Text provided>
My son waited way too long to correct a simple radiator leak........


----------



## wolfen1086 (Oct 4, 2007)

If that puppy lost power because of overheating, you'll be needing another engine. The only engine I've ever seen that can go without oil or water is the old 225 cid. the rest are either a really heavy doorstop, or a core for the new one


----------



## joeyv96 (Jan 17, 2012)

Thanks for all the response guys. I will do a compression test ASAP but am pretty sure as you all said---"She's toast!!" Probably going to have to pop for a refurbished engine, Any one got a suggestion on getting a deal on it? Will let you guys know how it works out.
Take care,
Joey V:thumb:


----------



## wolfen1086 (Oct 4, 2007)

Marshall engines

Remanufactured Engines, Car Engines and Replacement Engines by Marshall Engines

After putting a Fram oil filter on My 011 Wrangler and ruining the 2.5 that came in it I got a remaned engine from here and so far after three years the only problem I have had with it is deciding which oil filter to use, Mopar or NAPA Gold. After eth break in period my engine has more power than the original one did and runs as smooth as the 2012 3.7L in the new Wranglers


----------



## joeyv96 (Jan 17, 2012)

Well, luck is a lady-my compression is good after 2 tests but still no start... Thanx for the info guys. Keep ya posted
JoeyV


----------

Extracted information>
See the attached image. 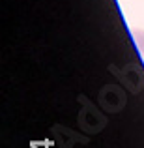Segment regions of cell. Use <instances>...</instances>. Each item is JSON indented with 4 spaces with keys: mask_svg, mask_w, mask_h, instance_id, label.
Masks as SVG:
<instances>
[{
    "mask_svg": "<svg viewBox=\"0 0 144 148\" xmlns=\"http://www.w3.org/2000/svg\"><path fill=\"white\" fill-rule=\"evenodd\" d=\"M133 36H135V40H137V45H139V49H141V53L144 54V32H133Z\"/></svg>",
    "mask_w": 144,
    "mask_h": 148,
    "instance_id": "obj_1",
    "label": "cell"
}]
</instances>
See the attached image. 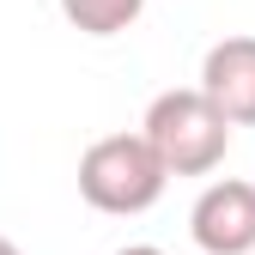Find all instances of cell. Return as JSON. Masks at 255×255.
Returning a JSON list of instances; mask_svg holds the SVG:
<instances>
[{
	"mask_svg": "<svg viewBox=\"0 0 255 255\" xmlns=\"http://www.w3.org/2000/svg\"><path fill=\"white\" fill-rule=\"evenodd\" d=\"M116 255H164L158 243H128V249H116Z\"/></svg>",
	"mask_w": 255,
	"mask_h": 255,
	"instance_id": "obj_6",
	"label": "cell"
},
{
	"mask_svg": "<svg viewBox=\"0 0 255 255\" xmlns=\"http://www.w3.org/2000/svg\"><path fill=\"white\" fill-rule=\"evenodd\" d=\"M188 231L207 255H255V182H207L201 201L188 207Z\"/></svg>",
	"mask_w": 255,
	"mask_h": 255,
	"instance_id": "obj_3",
	"label": "cell"
},
{
	"mask_svg": "<svg viewBox=\"0 0 255 255\" xmlns=\"http://www.w3.org/2000/svg\"><path fill=\"white\" fill-rule=\"evenodd\" d=\"M140 134H146V146L158 152V164L170 176H207V170L225 164V152H231V122L213 110V98L201 85L158 91L146 104Z\"/></svg>",
	"mask_w": 255,
	"mask_h": 255,
	"instance_id": "obj_1",
	"label": "cell"
},
{
	"mask_svg": "<svg viewBox=\"0 0 255 255\" xmlns=\"http://www.w3.org/2000/svg\"><path fill=\"white\" fill-rule=\"evenodd\" d=\"M201 91L231 128H255V37H219L201 61Z\"/></svg>",
	"mask_w": 255,
	"mask_h": 255,
	"instance_id": "obj_4",
	"label": "cell"
},
{
	"mask_svg": "<svg viewBox=\"0 0 255 255\" xmlns=\"http://www.w3.org/2000/svg\"><path fill=\"white\" fill-rule=\"evenodd\" d=\"M164 182H170V170L158 164L146 134H104L79 152V195H85V207H98L110 219H134V213L158 207Z\"/></svg>",
	"mask_w": 255,
	"mask_h": 255,
	"instance_id": "obj_2",
	"label": "cell"
},
{
	"mask_svg": "<svg viewBox=\"0 0 255 255\" xmlns=\"http://www.w3.org/2000/svg\"><path fill=\"white\" fill-rule=\"evenodd\" d=\"M0 255H24V249H18V243H12V237H0Z\"/></svg>",
	"mask_w": 255,
	"mask_h": 255,
	"instance_id": "obj_7",
	"label": "cell"
},
{
	"mask_svg": "<svg viewBox=\"0 0 255 255\" xmlns=\"http://www.w3.org/2000/svg\"><path fill=\"white\" fill-rule=\"evenodd\" d=\"M146 0H61V18L85 37H122L128 24H140Z\"/></svg>",
	"mask_w": 255,
	"mask_h": 255,
	"instance_id": "obj_5",
	"label": "cell"
}]
</instances>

The exercise>
Reproduce the passage of the engine forum thread above verbatim, from "If that puppy" up to and including "it works out.".

Solved problem>
If that puppy lost power because of overheating, you'll be needing another engine. The only engine I've ever seen that can go without oil or water is the old 225 cid. the rest are either a really heavy doorstop, or a core for the new one


----------



## joeyv96 (Jan 17, 2012)

Thanks for all the response guys. I will do a compression test ASAP but am pretty sure as you all said---"She's toast!!" Probably going to have to pop for a refurbished engine, Any one got a suggestion on getting a deal on it? Will let you guys know how it works out.